Eight studies of outcomes of specific diseases (breast cancer, colorectal cancer, cardiovascular disease, and trauma) found that the odds of dying within a particular time period were from about 1.2 to 2.1 times greater for an uninsured person with the particular condition compared to a privately insured person. Another seven studies of adult mortality from all causes found comparably higher relative odds of dying for the uninsured compared to the privately insured and quantitatively consistent estimated effects of greater medical care use. ... Other research ... strongly suggests that the mechanism underlying these results is a combination of less preventive care, later diagnosis at a more advanced stage of disease, and less therapeutic care after diagnosis among the uninsured.

The full report is available online at <www.kff.org>.

A study by the Agency for Healthcare Research and Quality (AHRQ), published in Health Affairs (2001;20[2]:204-213), found, "Older workers and their spouses are more likely than younger workers to incur costly health-related expenditures, making the financial protection and access to care afforded by health insurance increasingly important."

Jessica P. Vistnes, Ph.D., a senior economist and co-author of the AHRQ report, recently told GT that "people who are in the 54 to 65 age group who have greater health problems than those who are younger also have more difficulty in trying to purchase coverage.

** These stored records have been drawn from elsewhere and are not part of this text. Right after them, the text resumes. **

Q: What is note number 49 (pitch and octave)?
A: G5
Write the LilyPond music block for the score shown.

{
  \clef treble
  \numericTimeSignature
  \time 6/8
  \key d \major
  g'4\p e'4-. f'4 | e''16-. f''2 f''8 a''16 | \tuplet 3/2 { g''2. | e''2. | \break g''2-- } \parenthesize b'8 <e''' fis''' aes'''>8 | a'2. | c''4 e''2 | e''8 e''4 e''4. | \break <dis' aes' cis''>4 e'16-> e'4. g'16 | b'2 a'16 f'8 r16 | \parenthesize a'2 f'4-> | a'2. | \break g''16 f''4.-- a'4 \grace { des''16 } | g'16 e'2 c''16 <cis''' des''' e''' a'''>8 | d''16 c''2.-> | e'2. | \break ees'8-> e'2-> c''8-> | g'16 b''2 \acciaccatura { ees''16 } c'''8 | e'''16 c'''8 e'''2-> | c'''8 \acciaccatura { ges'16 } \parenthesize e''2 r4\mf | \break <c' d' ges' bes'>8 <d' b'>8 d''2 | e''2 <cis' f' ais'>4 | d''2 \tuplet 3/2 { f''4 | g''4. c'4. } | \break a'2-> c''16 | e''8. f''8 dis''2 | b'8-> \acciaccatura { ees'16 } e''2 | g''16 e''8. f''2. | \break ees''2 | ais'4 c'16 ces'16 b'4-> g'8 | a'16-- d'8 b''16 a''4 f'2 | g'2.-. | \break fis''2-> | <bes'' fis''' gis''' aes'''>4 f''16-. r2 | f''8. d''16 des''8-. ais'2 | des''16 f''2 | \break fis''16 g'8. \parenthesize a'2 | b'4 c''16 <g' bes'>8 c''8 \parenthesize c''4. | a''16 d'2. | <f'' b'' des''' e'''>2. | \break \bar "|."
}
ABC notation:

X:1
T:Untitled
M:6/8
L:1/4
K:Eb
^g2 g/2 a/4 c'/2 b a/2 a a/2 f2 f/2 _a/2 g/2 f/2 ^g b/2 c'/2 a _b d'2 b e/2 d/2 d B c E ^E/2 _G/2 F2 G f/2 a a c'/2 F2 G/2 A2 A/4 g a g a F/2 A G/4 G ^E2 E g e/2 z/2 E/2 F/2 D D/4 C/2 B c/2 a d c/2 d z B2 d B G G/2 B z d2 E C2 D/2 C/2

Women are also in worse economic shape and have more difficulty buying insurance because they may be earning less and are more likely to be in poverty. We found that 60% of the near-elderly workers who are uninsured for a full year have health problems that make it harder to get employment."

"The implications are that any time you ignore a problem like the uninsured and assume there will be no consequences, you're likely to be wrong," said Moon. "People who have health care needs are going to be a cost to the system. If you have delayed taking care of those needs, they are more likely to be expensive than if they had been taken care of six months or a year earlier. This is particularly true for older Americans. It might have some off-setting savings if you could provide them access to system at an earlier age."

The government at one point considered a proposal to allow an early buy-in to the Medicare system for some near-elderly individuals, but that plan has been shelved.

"We need to improve options for coverage among near-elderly adults," said Ayanian. "There are different ways to do that: A Medicare buy-in would be one option for low-income individuals who need a subsidy. Another would be state-based insurance programs, such as Medicaid. One of the challenges is that many patients at this age range face challenges to buying on their own insurance because of pre-existing conditions."